3-Davacının fazla çalışma yapıp yapmadığı noktasında UYUŞMAZLIK BULUNMAKTADIR.
Somut olayda, işyerinde mikser operatörü olarak çalışan davacı, haftada yedi gün 06.00-
07.00 saatleri ile 22.00 saatleri arasında çalışarak fazla çalışma yaptığını ileri sürmüş,
mahkemece davacı tanıklarının beyanlarına göre günde üç saat haftada on sekiz saat fazla
çalışma yapıldığı kabul edilerek, fazla çalışma alacağı hüküm ALTINA ALINMIŞTIR. Dosya
kapsamına göre, davacı tanıklarının davalı işveren aleyhine aynı taleplerle dava açtıkları, bu
sebeple işverenle husumetli OLDUKLARI ANLAŞILMAKTADIR. Fazla çalışmanın ispatı
konusunda salt husumetli tanık beyanı itibar edilerek sonuca gidilemez. Bu itibarla, davacının
fazla çalışma iddiasıyla ilgili olarak davalı tanıklarının beyanlarına itibar edilerek sonuca
GİDİLMESİ GEREKİR. Mahkemece, bu husus göz önüne alınmadan yazılı şekilde karar
verilmesi hatalı olup, kararın bu sebeple de BOZULMASI GEREKMİŞTİR.

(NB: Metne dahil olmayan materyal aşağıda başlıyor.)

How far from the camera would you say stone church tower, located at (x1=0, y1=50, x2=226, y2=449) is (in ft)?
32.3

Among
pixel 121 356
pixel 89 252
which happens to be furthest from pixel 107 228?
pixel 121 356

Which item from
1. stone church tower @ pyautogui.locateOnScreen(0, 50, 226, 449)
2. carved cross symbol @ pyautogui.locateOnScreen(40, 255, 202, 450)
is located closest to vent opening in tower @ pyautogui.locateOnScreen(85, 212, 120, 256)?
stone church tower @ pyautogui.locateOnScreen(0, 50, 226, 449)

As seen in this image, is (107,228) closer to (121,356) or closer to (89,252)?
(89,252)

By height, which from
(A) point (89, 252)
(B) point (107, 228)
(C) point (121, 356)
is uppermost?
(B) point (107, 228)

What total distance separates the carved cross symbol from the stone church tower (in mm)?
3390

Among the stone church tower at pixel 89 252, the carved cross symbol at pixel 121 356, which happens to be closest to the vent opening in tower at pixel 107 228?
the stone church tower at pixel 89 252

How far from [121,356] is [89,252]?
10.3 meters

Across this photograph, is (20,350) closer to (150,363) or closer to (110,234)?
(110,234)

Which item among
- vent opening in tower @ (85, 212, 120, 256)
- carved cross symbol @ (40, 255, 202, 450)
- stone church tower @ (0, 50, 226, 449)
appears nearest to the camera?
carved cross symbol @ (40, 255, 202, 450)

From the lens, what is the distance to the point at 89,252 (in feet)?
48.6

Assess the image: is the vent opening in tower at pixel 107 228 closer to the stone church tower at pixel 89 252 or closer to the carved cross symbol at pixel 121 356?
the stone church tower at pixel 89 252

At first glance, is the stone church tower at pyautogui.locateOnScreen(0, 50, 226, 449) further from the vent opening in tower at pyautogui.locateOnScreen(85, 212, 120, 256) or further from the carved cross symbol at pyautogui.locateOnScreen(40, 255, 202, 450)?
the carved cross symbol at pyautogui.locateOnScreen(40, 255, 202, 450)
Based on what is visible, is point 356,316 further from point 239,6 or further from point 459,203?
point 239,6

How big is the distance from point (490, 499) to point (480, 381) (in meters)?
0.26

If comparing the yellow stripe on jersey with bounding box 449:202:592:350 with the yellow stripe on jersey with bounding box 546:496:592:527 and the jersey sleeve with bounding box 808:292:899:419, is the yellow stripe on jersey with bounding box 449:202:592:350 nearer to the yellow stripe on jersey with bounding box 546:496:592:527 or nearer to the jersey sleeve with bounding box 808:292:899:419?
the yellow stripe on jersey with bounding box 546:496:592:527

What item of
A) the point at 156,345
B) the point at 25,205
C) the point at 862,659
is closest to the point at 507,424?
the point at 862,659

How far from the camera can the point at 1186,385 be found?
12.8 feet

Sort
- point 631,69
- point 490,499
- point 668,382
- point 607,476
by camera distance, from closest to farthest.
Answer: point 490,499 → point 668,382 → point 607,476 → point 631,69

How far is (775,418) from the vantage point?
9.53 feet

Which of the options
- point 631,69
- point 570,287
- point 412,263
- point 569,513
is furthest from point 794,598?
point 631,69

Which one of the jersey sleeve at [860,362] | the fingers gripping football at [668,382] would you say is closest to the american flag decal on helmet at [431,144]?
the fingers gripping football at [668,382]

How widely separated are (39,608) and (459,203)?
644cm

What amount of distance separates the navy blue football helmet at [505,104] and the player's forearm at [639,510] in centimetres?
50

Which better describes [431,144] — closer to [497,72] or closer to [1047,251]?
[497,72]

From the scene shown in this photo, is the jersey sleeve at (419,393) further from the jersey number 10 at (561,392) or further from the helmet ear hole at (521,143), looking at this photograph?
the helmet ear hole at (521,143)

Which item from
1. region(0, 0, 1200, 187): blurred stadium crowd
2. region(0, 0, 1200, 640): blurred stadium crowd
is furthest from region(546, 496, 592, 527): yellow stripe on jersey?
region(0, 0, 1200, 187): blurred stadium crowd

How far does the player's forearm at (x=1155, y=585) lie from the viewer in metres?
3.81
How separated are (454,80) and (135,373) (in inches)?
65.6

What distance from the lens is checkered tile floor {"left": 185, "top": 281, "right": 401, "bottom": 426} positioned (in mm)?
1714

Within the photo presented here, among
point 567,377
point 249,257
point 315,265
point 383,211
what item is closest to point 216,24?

4-Davacının hafta tatili çalışmasıyla ilgili UYUŞMAZLIK BULUNMAKTADIR.
Dosya kapsamına göre, davacı tanıklarının beyanlarına itibar edilerek hafta tatili alacağının
kabulüne karar verilmiş ise de, davacı tanıklarının davacıyla menfaat birliği içinde olup,
işverenle husumetli OLDUĞU SABİTTİR. Husumetli tanık beyanlarına dayanılarak, hafta tatili
çalışmasının ispatlanması MÜMKÜN DEĞİLDİR. Davalı tanıkları, işyerinde haftanın altı günü
çalışıldığını İFADE ETMİŞTİR. Dosyada davacının hafta tatili çalışması iddiasını kanıtlayan
başka bir DELİL BULUNMAMAKTADIR. Hal böyle olunca, davacının hafta tatili alacağı talebinin
reddi gerekirken kabulü hatalı olup, kararın bu sebeple BOZULMASI GEREKMİŞTİR.
Sonuç: Temyiz olunan hükmün yukarıda açıklanan sebeplerden BOZULMASINA, peşin alınan
temyiz harcının istek halinde ilgiliye iadesine, 17.04.2018 tarihinde OYBİRLİĞİYLE KARAR
VERİLDİ.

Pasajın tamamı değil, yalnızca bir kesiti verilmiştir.